Start of Block
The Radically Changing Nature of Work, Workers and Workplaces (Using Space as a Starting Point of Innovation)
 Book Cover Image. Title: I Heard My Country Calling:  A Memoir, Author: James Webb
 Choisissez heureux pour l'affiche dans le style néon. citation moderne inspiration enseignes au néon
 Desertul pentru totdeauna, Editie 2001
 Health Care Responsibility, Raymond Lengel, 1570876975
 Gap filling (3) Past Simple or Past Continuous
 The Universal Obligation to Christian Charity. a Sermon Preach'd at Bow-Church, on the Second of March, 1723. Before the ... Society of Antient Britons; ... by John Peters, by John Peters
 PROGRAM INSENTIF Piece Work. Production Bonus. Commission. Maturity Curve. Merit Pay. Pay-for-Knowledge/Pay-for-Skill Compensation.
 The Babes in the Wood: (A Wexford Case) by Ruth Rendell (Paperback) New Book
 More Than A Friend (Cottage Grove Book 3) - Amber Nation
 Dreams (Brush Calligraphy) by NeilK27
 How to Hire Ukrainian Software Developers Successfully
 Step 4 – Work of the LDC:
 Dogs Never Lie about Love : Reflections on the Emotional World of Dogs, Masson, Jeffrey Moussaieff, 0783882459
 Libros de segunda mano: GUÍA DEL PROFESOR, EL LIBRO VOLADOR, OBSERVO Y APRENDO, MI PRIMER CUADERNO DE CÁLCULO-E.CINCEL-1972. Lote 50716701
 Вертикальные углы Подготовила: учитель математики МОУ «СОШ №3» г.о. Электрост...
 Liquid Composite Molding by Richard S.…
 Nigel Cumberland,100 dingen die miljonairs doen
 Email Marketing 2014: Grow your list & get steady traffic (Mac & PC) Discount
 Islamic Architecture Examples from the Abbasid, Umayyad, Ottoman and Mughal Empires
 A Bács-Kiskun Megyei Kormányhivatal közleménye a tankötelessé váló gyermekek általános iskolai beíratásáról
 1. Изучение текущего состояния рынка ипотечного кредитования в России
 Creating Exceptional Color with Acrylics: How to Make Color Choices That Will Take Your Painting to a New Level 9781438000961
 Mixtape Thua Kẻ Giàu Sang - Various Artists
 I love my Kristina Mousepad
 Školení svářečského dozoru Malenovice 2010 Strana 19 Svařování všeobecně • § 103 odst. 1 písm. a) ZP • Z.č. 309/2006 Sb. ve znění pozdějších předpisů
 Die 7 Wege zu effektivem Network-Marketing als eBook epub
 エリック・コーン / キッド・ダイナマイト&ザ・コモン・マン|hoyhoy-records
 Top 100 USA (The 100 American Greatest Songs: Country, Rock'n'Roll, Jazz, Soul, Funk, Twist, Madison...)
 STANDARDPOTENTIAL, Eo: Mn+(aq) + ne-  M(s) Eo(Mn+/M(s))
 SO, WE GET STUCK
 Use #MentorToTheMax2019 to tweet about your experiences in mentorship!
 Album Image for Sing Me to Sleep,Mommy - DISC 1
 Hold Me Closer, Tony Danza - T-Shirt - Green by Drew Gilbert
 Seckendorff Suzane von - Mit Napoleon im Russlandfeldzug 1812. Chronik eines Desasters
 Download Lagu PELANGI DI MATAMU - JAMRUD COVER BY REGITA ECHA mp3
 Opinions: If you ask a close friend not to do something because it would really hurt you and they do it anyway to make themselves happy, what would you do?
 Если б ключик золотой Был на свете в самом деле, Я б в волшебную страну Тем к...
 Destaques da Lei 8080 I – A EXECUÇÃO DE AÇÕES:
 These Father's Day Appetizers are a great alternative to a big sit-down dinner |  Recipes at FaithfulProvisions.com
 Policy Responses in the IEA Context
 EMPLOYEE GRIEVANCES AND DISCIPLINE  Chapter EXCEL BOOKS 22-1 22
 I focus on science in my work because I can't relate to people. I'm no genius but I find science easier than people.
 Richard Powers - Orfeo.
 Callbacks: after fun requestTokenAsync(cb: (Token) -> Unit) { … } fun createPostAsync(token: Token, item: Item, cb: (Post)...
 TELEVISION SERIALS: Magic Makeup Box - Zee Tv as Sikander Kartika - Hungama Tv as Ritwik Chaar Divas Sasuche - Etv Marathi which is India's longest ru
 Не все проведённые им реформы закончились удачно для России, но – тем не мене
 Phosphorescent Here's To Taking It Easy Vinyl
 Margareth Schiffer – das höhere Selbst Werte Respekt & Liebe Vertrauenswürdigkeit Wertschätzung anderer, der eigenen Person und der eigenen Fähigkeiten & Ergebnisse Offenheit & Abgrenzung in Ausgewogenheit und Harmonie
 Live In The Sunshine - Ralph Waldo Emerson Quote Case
End of Block
## [Assigned task]
Nothing but the lines from the one containing "STANDARDPOTENTIAL, Eo: Mn+(aq)" through the last line of the data above should be given again, each exactly as it stands.

## [Answer to the exercise]
 STANDARDPOTENTIAL, Eo: Mn+(aq) + ne-  M(s) Eo(Mn+/M(s))
 SO, WE GET STUCK
 Use #MentorToTheMax2019 to tweet about your experiences in mentorship!
 Album Image for Sing Me to Sleep,Mommy - DISC 1
 Hold Me Closer, Tony Danza - T-Shirt - Green by Drew Gilbert
 Seckendorff Suzane von - Mit Napoleon im Russlandfeldzug 1812. Chronik eines Desasters
 Download Lagu PELANGI DI MATAMU - JAMRUD COVER BY REGITA ECHA mp3
 Opinions: If you ask a close friend not to do something because it would really hurt you and they do it anyway to make themselves happy, what would you do?
 Если б ключик золотой Был на свете в самом деле, Я б в волшебную страну Тем к...
 Destaques da Lei 8080 I – A EXECUÇÃO DE AÇÕES:
 These Father's Day Appetizers are a great alternative to a big sit-down dinner |  Recipes at FaithfulProvisions.com
 Policy Responses in the IEA Context
 EMPLOYEE GRIEVANCES AND DISCIPLINE  Chapter EXCEL BOOKS 22-1 22
 I focus on science in my work because I can't relate to people. I'm no genius but I find science easier than people.
 Richard Powers - Orfeo.
 Callbacks: after fun requestTokenAsync(cb: (Token) -> Unit) { … } fun createPostAsync(token: Token, item: Item, cb: (Post)...
 TELEVISION SERIALS: Magic Makeup Box - Zee Tv as Sikander Kartika - Hungama Tv as Ritwik Chaar Divas Sasuche - Etv Marathi which is India's longest ru
 Не все проведённые им реформы закончились удачно для России, но – тем не мене
 Phosphorescent Here's To Taking It Easy Vinyl
 Margareth Schiffer – das höhere Selbst Werte Respekt & Liebe Vertrauenswürdigkeit Wertschätzung anderer, der eigenen Person und der eigenen Fähigkeiten & Ergebnisse Offenheit & Abgrenzung in Ausgewogenheit und Harmonie
 Live In The Sunshine - Ralph Waldo Emerson Quote Case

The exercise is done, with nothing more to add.